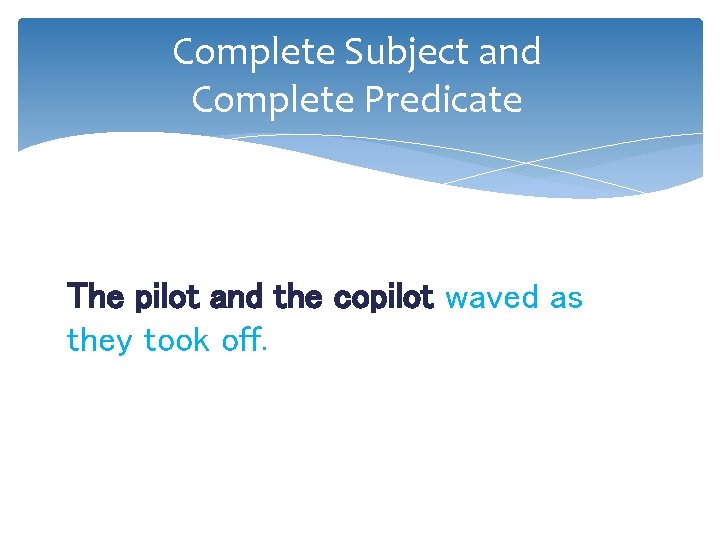 Complete Subject and Complete Predicate

The pilot and the copilot waved as they took off.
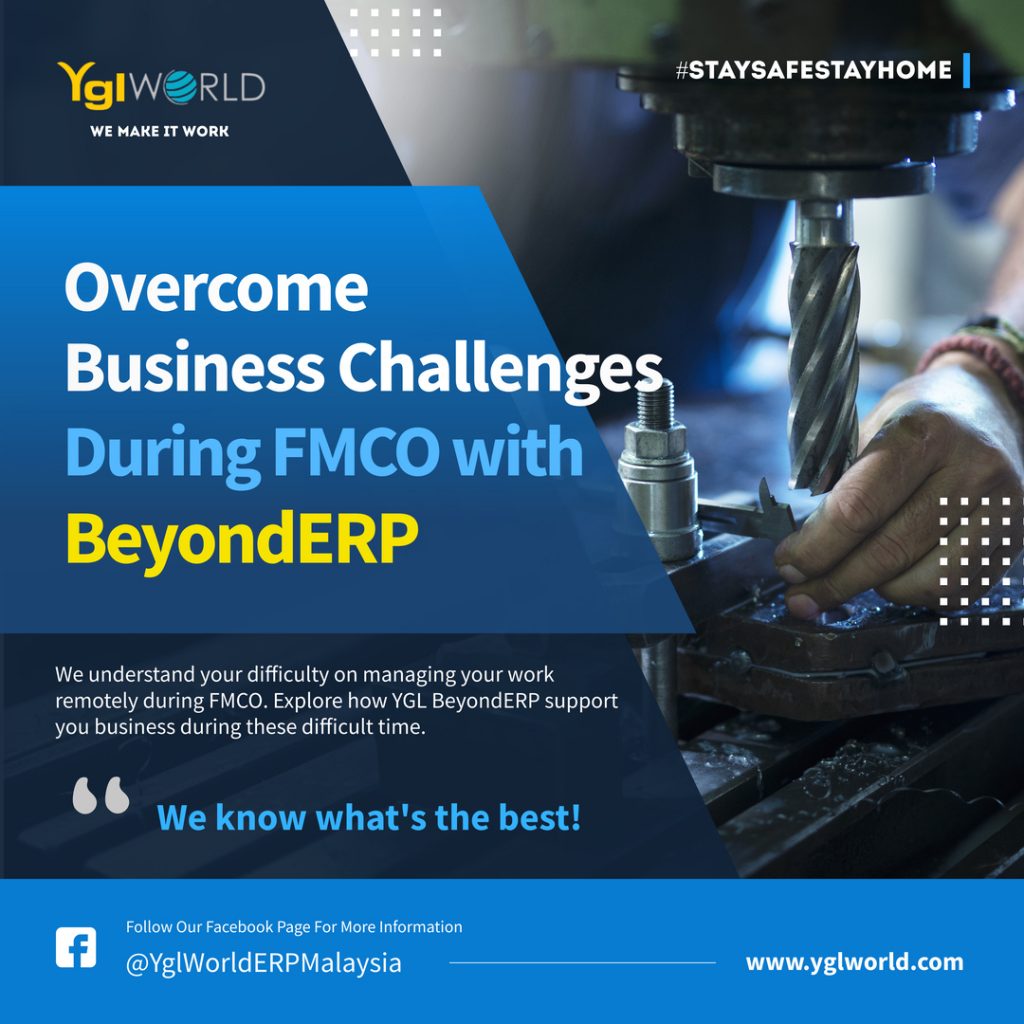 YglWORLD
WE MAKE IT WORK

#STAYSAFESTAYHOME

Overcome Business Challenges During FMCO with BeyondERP

We understand your difficulty on managing your work remotely during FMCO. Explore how YGL BeyondERP support you business during these difficult time.

“ We know what's the best!

Follow Our Facebook Page For More Information
@YglWorldERPMalaysia

www.yglworld.com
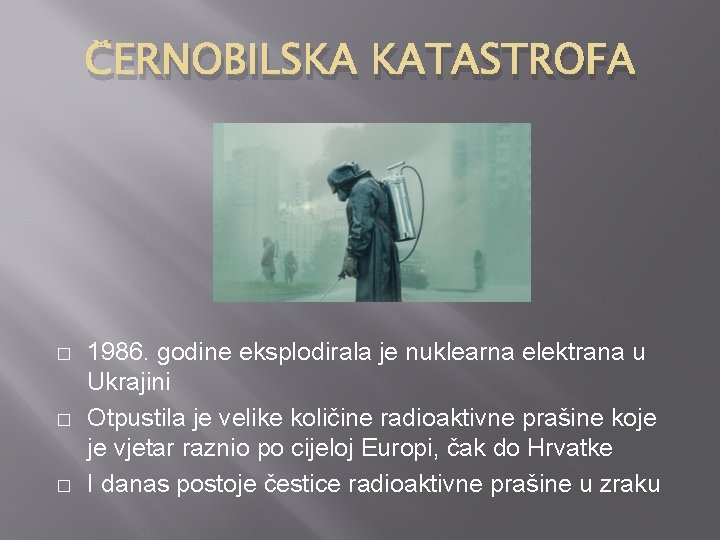 ČERNOBILSKA KATASTROFA

□ 1986. godine eksplodirala je nuklearna elektrana u Ukrajini

□ Otpustila je velike količine radioaktivne prašine koje je vjetar raznio po cijeloj Europi, čak do Hrvatke

□ I danas postoje čestice radioaktivne prašine u zraku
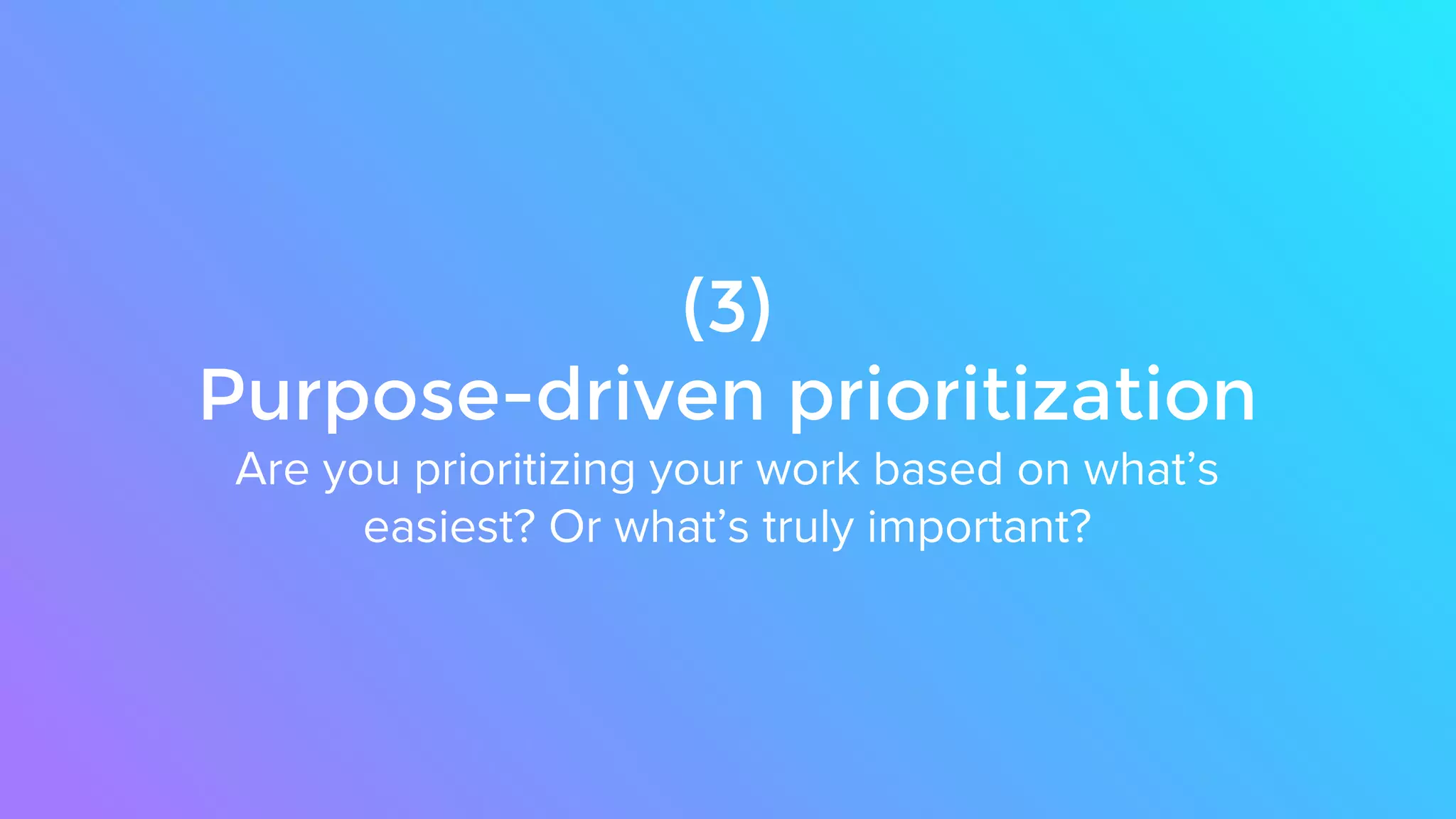 (3)
Purpose-driven prioritization
Are you prioritizing your work based on what’s easiest? Or what’s truly important?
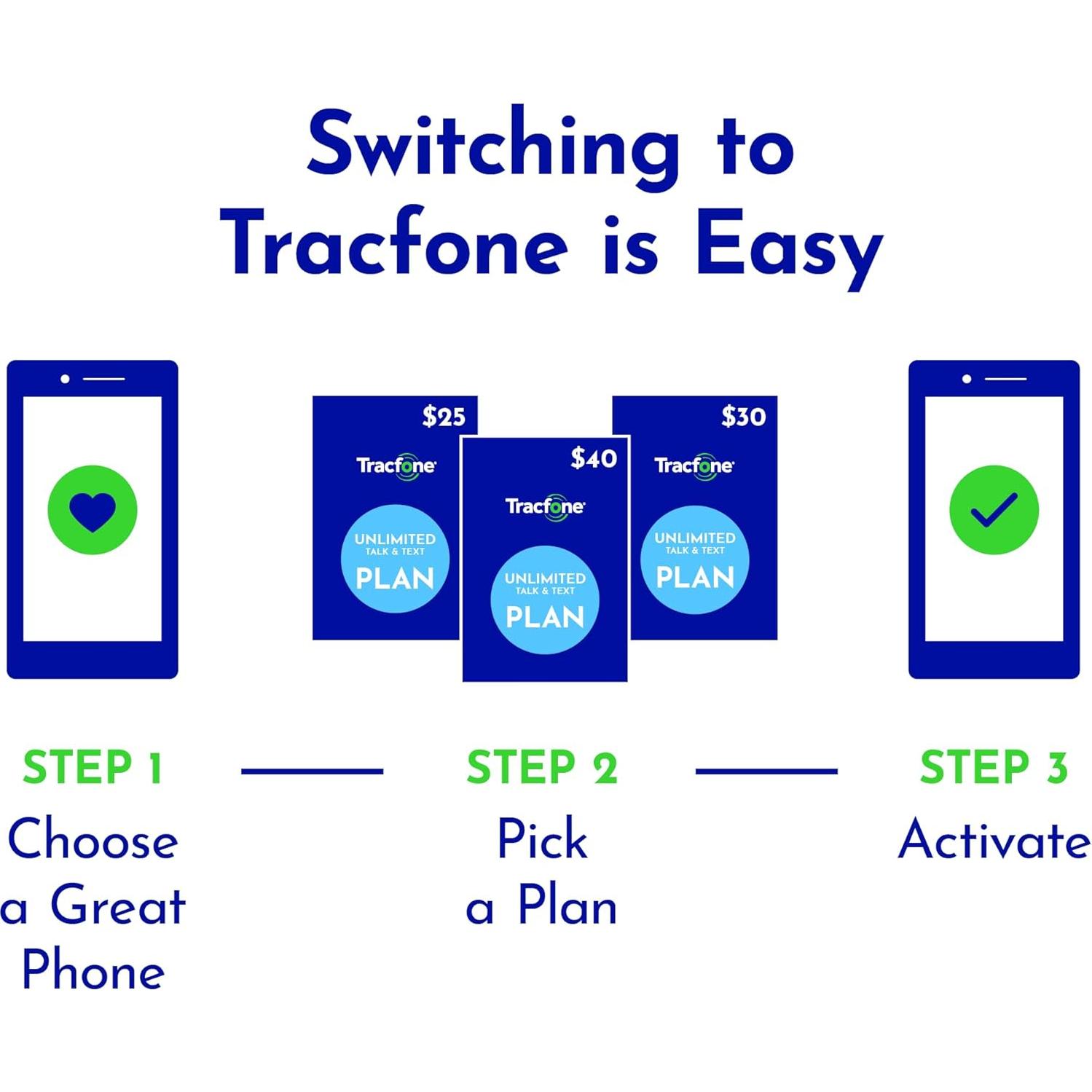 Switching to Tracfone is Easy

\$25
Tracfone
UNLIMITED
TALK & TEXT
PLAN

\$40
Tracfone
UNLIMITED
TALK & TEXT
PLAN

\$30
Tracfone
UNLIMITED
TALK & TEXT
PLAN

STEP 1
Choose a Great Phone

STEP 2
Pick a Plan

STEP 3
Activate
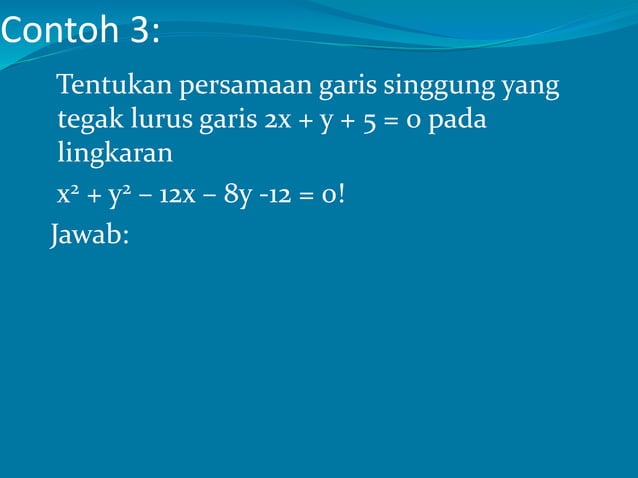 Contoh 3:

Tentukan persamaan garis singgung yang tegak lurus garis $2x + y + 5 = 0$ pada lingkaran

$x^2 + y^2 - 12x - 8y - 12 = 0$!

Jawab:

TASK BRIEF: Show me each line of the listing above with "FMCO" in it.

EXERCISE SOLUTION:
Overcome Business Challenges During FMCO with BeyondERP
We understand your difficulty on managing your work remotely during FMCO. Explore how YGL BeyondERP support you business during these difficult time.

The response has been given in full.